Thursday, September 05, 2013

Kevin's turn

Kevin Rudd with Annabel Crabb tonight was clearly more relaxed and comfortable than "Hah.Hah.Hah" Abbott, especially in the first half of the show.   There's no doubt that, despite his terrible reputation for being a difficult boss, he is close to his family, and there is no reason to question his assessment that he considers them his closest friends.   His daughter seemed, quite frankly, smarter than the Abbott daughters. (For one thing, she doesn't dress like Sporty Spice all the time, like one of Tony's daughter does, where ever she is.*)  And he has a nice dog: seeing him interact with it was definitely a humanising touch.     

But in the "one on one" with Crabb, there were plenty of flashes of the old fakery and over calculation in answers, and there is every reason to suspect he would still be a boss capable of making people very, very nervous.  It strains credulity to believe that he is felt worse about losing his 1996 campaign to become an MP than he did about the 2010 loss of leadership.  (Then again, maybe he was spectacularly emotionally immature in 1996, and had improved in that regard by 2010.  Who knows - he's a very hard man to judge on his self-reportage of his emotional state.)
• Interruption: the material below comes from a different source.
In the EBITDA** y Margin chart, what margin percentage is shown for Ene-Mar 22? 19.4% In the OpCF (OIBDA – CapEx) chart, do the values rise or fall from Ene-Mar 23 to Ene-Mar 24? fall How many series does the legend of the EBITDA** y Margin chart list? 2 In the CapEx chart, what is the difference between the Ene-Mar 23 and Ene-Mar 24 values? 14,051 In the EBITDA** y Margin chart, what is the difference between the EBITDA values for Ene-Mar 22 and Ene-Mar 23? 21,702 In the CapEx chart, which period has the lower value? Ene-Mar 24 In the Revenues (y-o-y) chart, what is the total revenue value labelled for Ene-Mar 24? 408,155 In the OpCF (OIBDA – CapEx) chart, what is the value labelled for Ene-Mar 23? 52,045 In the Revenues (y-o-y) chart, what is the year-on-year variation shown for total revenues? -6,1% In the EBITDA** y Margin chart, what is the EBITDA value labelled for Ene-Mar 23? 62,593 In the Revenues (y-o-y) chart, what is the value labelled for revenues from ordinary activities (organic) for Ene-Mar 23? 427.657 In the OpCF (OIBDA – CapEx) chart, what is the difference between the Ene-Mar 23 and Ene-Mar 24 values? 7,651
I think he is obviously significantly smarter than Abbott, and can judge better who to take advice from.  On the other hand, it would seem his problem has always been over confidence in his own abilities, and it is very difficult to know how much more carefully he would listen to advice before making decisions if he were to be PM again.  He certainly failed to give a good impression of change  in the way he came up with what appeared to be (even if they weren't) ad hoc ideas in the course of the campaign.   I really think it was the way he announced these, without any explanation of how they had been decided upon, which started his leakage in the polls. 
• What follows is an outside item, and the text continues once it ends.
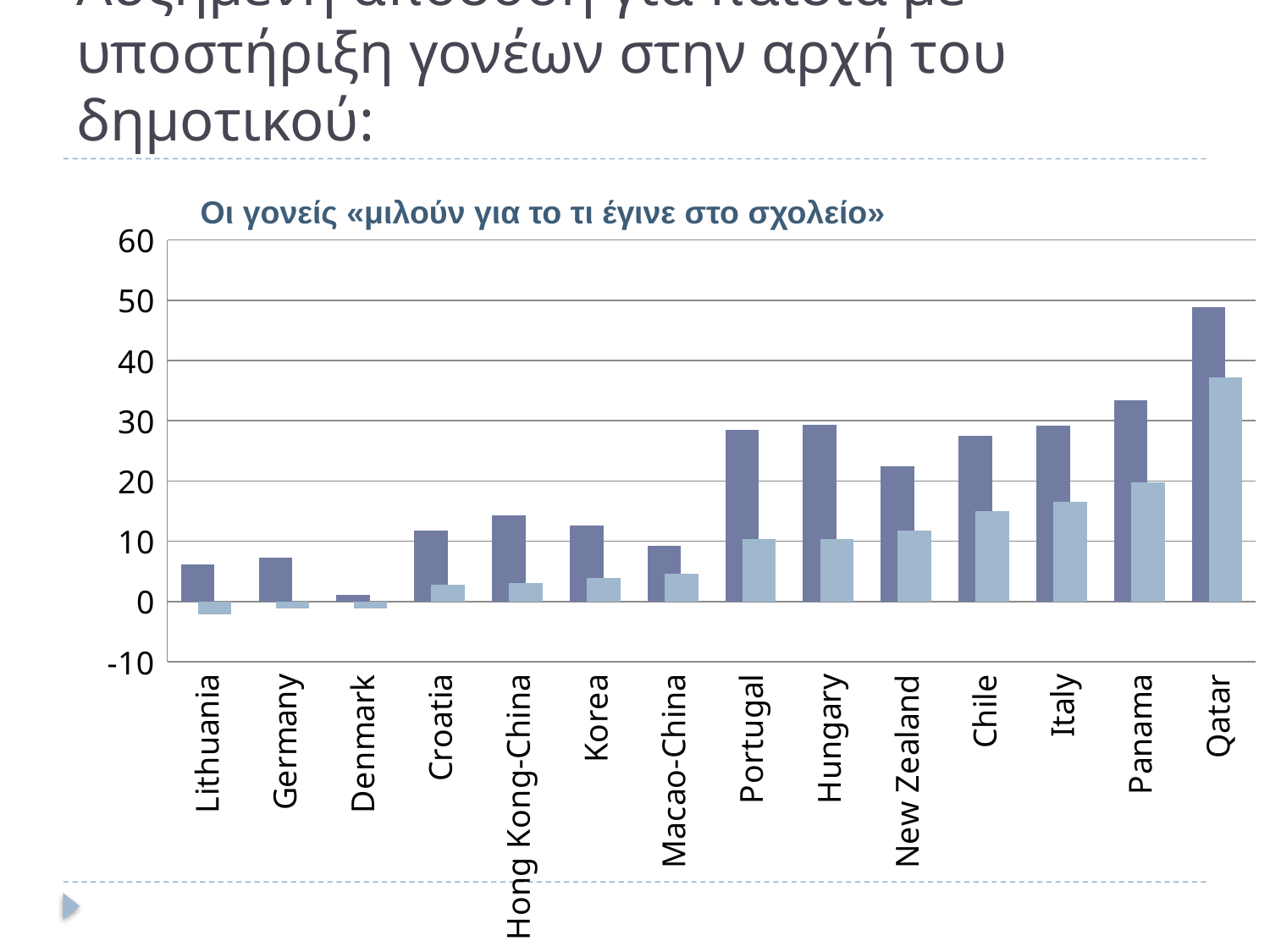
Is the dark blue bar for Qatar greater or less than 40? greater Is the light blue bar for Qatar greater or less than 30? greater Which country has the highest light blue bar? Qatar What is the title of the chart? Οι γονείς «μιλούν για το τι έγινε στο σχολείο» Which has the larger dark blue bar, Panama or Hungary? Panama How many countries are shown on the x axis of the chart? 14 Which country has the lowest dark blue bar? Denmark Do the dark blue bars generally rise or fall from Lithuania to Qatar along the x axis? rise Which country has the highest dark blue bar? Qatar What kind of chart is shown on the slide? bar chart Is the dark blue bar for Portugal greater or less than 30? less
But tonight, overall, he came out better than I expected.  I particularly liked his daughter's story about there being a good chance he would be sitting up reading a book at 4 am she arrived home as a teenager: it confirmed his nerdiness, but also made him seem a bit more human.    I think he probably would be a better PM this time around (in the unlikely event he wins government) as a result of his time on the backbench.  Keeping in check the old urge to make decisions quickly on the assumption that he is the smartest person in the room may be his burden for the rest of his life, though.